» Exercise description: Your reply should reproduce the data below without a single alteration, apart from dropping the images.

» Material shown:

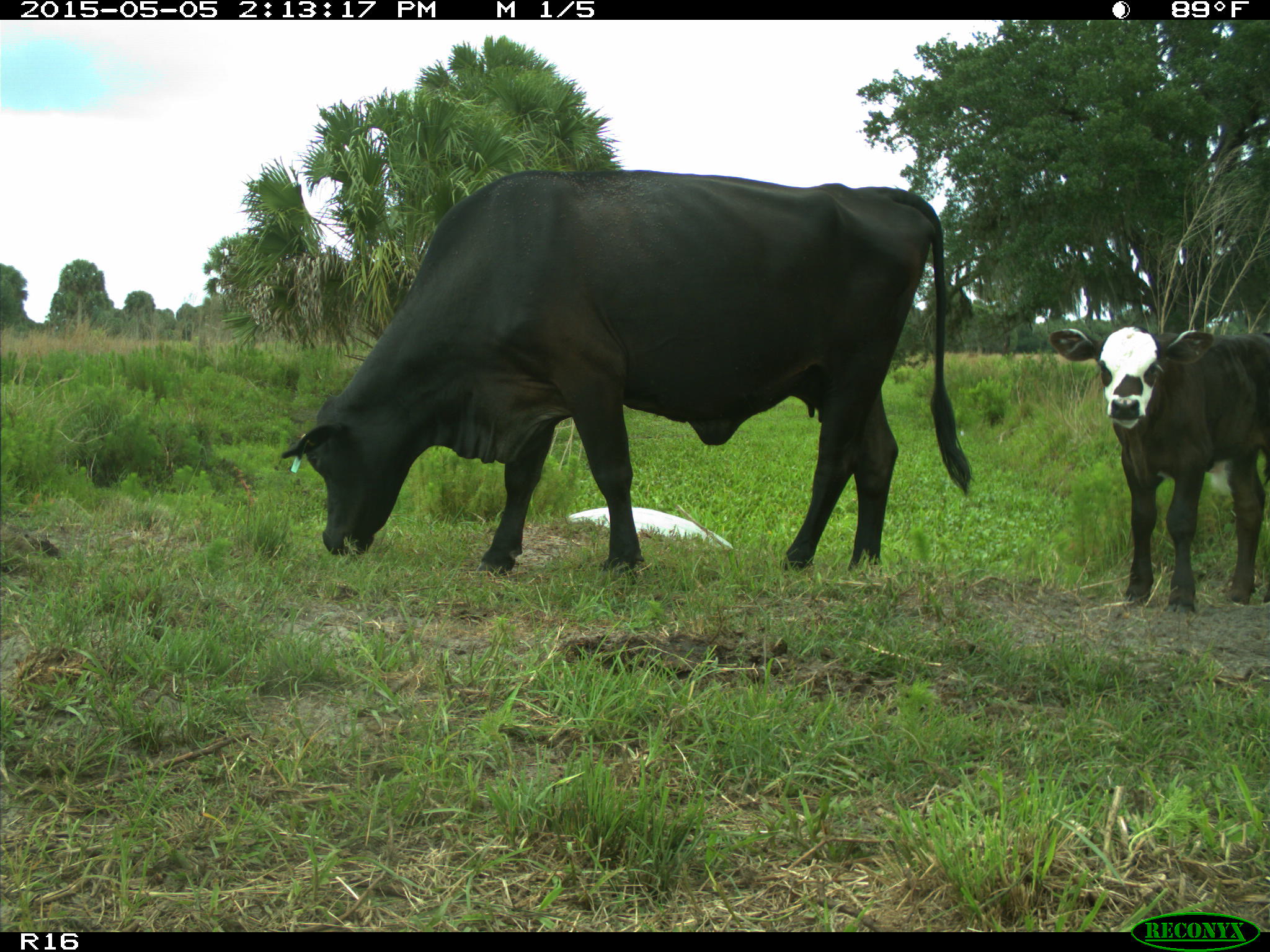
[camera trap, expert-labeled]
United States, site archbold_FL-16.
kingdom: Animalia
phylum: Chordata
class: Mammalia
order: Artiodactyla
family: Bovidae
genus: Bos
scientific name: Bos taurus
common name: domestic cow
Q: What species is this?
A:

» Response:
[camera trap, expert-labeled]
United States, site archbold_FL-16.
kingdom: Animalia
phylum: Chordata
class: Mammalia
order: Artiodactyla
family: Bovidae
genus: Bos
scientific name: Bos taurus
common name: domestic cow
Q: What species is this?
A:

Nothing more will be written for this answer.